We would like to run an SVM for binary classification on the set of input-output pairs \({\mathscr {D}}_\mu = \{(\mu ^{P^{(n)}},y^{(n)})\}\). Such an SVM would then require another kernel function \(K:{\mathscr {H}}\times {\mathscr {H}}\rightarrow R\), where \(K(\mu ^{P^{(n)}},\mu ^{P^{(m)}})\) is the similarity between two kernel mean embeddings \(\mu ^{P^{(n)}}\) and \(\mu ^{P^{(m)}}\). Here, \({\mathscr {H}}\) is the set in which all of the kernel mean embeddings lie. Unfortunately, we do not have access to \(\mu ^{P^{(n)}}\), and are thus unable to compute the corresponding value of K. The second-stage sampling then consists of approximating \(\mu ^{P^{(n)}}\) with its empirical estimator \(\mu ^{(n)}\), defined as

$$\begin{aligned} \mu ^{(n)} = \frac{1}{d_n}\sum _{i=1}^{d_n} k\left( \cdot ,\,x^{(n)}_i\right) , \end{aligned}$$
(2)

and to approximate the Gram matrix of K with the approximate Gram matrix \((K(\mu ^{(n)}, \mu ^{(m)}))_{m,n}\). This procedure corresponds to the step “Distributional Embedding” in Fig. 1. Summarizing, the full learning algorithms consists of first performing feature extraction to compute the vector \(x^{(n)}\) for each patient, then estimating the KME through (2), and finally performing SVM classification on the empirical KMEs with the kernel K (Fig. 1).

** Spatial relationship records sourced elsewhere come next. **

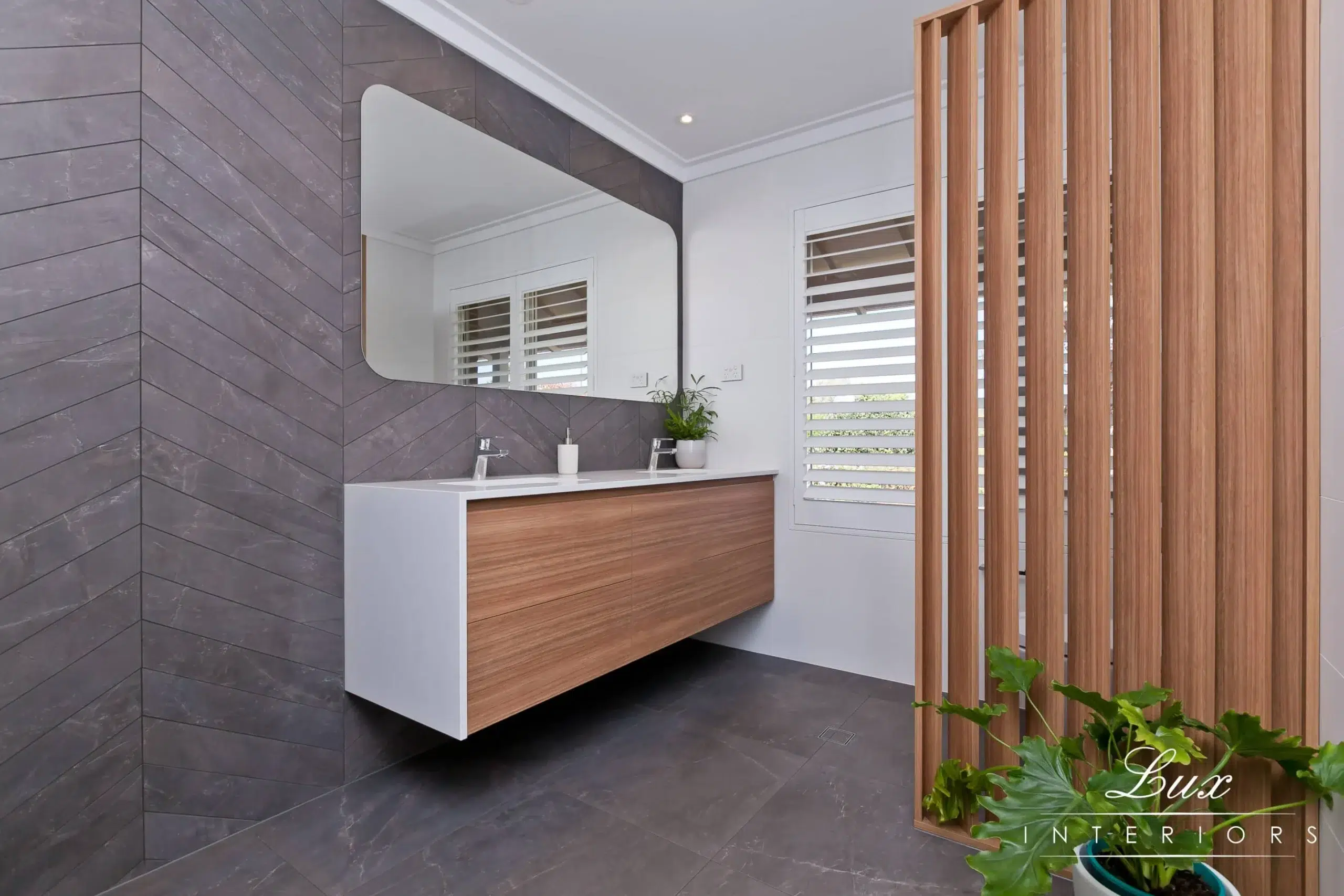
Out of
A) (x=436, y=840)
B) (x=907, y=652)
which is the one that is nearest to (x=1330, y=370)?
(x=907, y=652)

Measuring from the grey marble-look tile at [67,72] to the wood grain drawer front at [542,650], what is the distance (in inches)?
59.6

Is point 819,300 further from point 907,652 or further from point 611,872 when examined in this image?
point 611,872

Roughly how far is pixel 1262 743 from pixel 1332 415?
23.3 inches

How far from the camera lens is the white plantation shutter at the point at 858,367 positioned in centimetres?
284

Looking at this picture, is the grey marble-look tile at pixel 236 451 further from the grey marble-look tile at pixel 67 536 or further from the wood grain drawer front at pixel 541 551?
the wood grain drawer front at pixel 541 551

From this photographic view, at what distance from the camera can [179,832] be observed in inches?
65.2

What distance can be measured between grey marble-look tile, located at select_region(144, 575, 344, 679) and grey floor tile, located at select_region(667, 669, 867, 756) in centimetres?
125

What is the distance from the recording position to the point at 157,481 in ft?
5.29

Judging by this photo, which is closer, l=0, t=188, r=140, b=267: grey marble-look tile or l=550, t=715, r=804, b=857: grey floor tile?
l=0, t=188, r=140, b=267: grey marble-look tile

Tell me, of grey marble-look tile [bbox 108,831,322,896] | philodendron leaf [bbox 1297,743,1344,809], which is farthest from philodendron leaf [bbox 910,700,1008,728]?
grey marble-look tile [bbox 108,831,322,896]

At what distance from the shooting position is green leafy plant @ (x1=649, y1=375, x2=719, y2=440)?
3260mm

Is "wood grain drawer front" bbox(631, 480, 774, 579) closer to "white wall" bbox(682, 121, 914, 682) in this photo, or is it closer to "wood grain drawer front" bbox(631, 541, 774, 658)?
"wood grain drawer front" bbox(631, 541, 774, 658)

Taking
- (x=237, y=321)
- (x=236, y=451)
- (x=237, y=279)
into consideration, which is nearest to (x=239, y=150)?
(x=237, y=279)

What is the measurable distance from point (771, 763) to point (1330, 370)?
173cm
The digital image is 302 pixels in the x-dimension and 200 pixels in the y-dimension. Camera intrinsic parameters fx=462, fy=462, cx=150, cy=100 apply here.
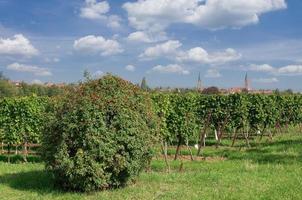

This algorithm requires choosing two different kernel functions, k and K. We use for both a Gaussian kernel,

$$\begin{aligned} k(z_1, z_2) = \exp \left[ -\frac{(z_1 - z_2)^2}{\sigma ^2}\right] ,\quad \text {and}\quad K(\mu _1,\mu _2) = \exp \left[ -\frac{\Vert \mu _1 - \mu _2\Vert ^2_{{\mathscr {H}}}}{2\gamma ^2}\right] \end{aligned}$$

where \(\sigma ^2\) and \(\gamma ^2\) are hyperparameters whose choices are discussed next, and

$$\begin{aligned} \Vert \mu ^{(n)} - \mu ^{(m)}\Vert ^2 = \sum _{i,j=1}^{d_n} k\left( x_i^{(n)},x_{j}^{(n)}\right) + \sum _{i,j=1}^{d_m} k\left( x_i^{(m)},x_{j}^{(m)}\right) - 2\sum _{i=1}^{d_n}\sum _{j}^{d_m} k\left( x_i^{(n)},x_{j}^{(m)}\right) . \end{aligned}$$
(3)

We refer to45 for more details on (3).

Hyperparameter tuning

All hyperparameters are selected via in-data-set 5-fold cross-validation on the merged training and validation sets. Specifically, we perform a grid search over \(\sigma\), \(\gamma\), and the costs of misclassification of the loss function, and choose the combination maximizing the mean AUROC on the held-out fold. We apply this procedure to each candidate peak-extraction algorithm and ultimately select the XQRS algorithm34, because it performs the best across data sets (see Table 3). Detailed instructions to reproduce the hyperparameter study are available in the code.

Baselines

The baselines30,31,32,33 were selected as the four best-scoring models of the CinC 2017 competition24, with the exception of46 as the code available on the competition’s website did not run. In particular, we used the published models directly and did not re-train them.